Algorithms for using repeated sample tests to isolate which combination of keywords is triggering automatic filtering of a censored string of text.
The files prefixed with algorithms-*
versus coroutines-*
implement the
same underlying algorithm, but they have different interfaces for determining
whether a collection of strings is censored. The former require the
implementation and passing of a callback function is_censored
which must be
designed such that it returns True
or False
depending on whether a passed
collection of strings is censored. The latter will yield
a string to test
for censorship, after which True
or False
must be returned to the coroutine
via its send()
method.
The files suffixed with *-ordered
are variants of the algorithm in which the
order of the appearance of keyword combinations components is relevant for
triggering censorship. In these, keyword combinations are modeled as tuples as
opposed to sets.
The files containing the *left*
infix may return a different keyword
combination in the case that multiple censored keyword combinations are
present in the censored string.

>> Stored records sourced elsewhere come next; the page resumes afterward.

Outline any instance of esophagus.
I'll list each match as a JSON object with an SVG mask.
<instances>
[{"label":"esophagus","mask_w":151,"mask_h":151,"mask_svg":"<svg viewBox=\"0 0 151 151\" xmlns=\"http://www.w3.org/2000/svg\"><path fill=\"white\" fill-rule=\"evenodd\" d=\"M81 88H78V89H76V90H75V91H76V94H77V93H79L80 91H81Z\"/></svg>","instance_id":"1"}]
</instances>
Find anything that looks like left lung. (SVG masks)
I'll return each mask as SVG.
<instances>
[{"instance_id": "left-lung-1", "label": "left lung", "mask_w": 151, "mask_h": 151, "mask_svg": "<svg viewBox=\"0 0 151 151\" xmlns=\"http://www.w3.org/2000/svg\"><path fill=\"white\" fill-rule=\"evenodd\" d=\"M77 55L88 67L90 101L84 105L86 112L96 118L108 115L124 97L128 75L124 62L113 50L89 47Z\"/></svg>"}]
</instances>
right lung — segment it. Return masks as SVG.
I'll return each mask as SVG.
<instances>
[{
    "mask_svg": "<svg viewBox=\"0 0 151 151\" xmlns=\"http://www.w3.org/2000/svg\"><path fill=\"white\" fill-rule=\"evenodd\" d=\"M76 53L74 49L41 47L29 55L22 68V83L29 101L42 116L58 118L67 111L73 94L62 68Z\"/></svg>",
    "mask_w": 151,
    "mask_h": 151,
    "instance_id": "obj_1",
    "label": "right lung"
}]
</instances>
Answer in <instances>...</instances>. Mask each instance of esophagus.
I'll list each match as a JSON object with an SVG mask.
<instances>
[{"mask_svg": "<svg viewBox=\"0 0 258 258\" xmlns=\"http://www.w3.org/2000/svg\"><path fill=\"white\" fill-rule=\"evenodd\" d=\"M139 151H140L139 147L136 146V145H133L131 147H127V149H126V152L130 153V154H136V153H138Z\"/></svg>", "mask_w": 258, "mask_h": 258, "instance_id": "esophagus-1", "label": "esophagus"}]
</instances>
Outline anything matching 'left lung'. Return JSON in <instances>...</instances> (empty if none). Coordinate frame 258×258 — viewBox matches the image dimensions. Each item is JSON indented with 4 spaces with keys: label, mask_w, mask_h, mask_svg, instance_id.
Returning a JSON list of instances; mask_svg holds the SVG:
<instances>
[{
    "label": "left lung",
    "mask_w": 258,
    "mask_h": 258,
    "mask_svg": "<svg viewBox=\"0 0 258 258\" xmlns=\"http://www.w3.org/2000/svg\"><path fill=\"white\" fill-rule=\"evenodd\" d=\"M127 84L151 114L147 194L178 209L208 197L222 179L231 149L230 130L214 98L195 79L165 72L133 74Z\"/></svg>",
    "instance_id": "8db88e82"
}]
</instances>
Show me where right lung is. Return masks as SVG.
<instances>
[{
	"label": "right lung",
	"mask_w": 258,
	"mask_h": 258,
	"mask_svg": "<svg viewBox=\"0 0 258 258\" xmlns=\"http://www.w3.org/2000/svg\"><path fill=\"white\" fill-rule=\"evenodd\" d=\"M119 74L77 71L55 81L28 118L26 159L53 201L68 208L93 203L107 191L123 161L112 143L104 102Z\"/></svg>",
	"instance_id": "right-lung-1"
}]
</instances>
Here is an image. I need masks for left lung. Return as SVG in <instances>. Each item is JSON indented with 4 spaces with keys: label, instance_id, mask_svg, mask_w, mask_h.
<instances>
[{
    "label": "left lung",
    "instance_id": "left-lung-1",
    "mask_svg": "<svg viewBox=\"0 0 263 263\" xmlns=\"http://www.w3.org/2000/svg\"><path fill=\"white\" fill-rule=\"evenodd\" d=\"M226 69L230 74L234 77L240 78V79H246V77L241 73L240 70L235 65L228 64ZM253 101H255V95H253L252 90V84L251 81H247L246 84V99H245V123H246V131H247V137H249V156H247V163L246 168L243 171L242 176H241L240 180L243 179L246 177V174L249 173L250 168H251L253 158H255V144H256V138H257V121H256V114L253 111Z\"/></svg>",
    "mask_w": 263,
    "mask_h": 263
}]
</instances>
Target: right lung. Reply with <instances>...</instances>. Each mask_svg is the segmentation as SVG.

Namely, if more than one censored keyword
combination is present, these variants isolate the one whose rightmost
component is leftmost in the provided string, whereas the algorithms without
the *left*
infix isolate the one whose leftmost component is rightmost.
This code originally accompanied the paper "An Efficient Method to Determine which Combination of Keywords Triggered Automatic Filtering of a Message" by Ruohan Xiong and Jeffrey Knockel (2019). For the original version with all of the algorithms evaluated in the paper, see this commit.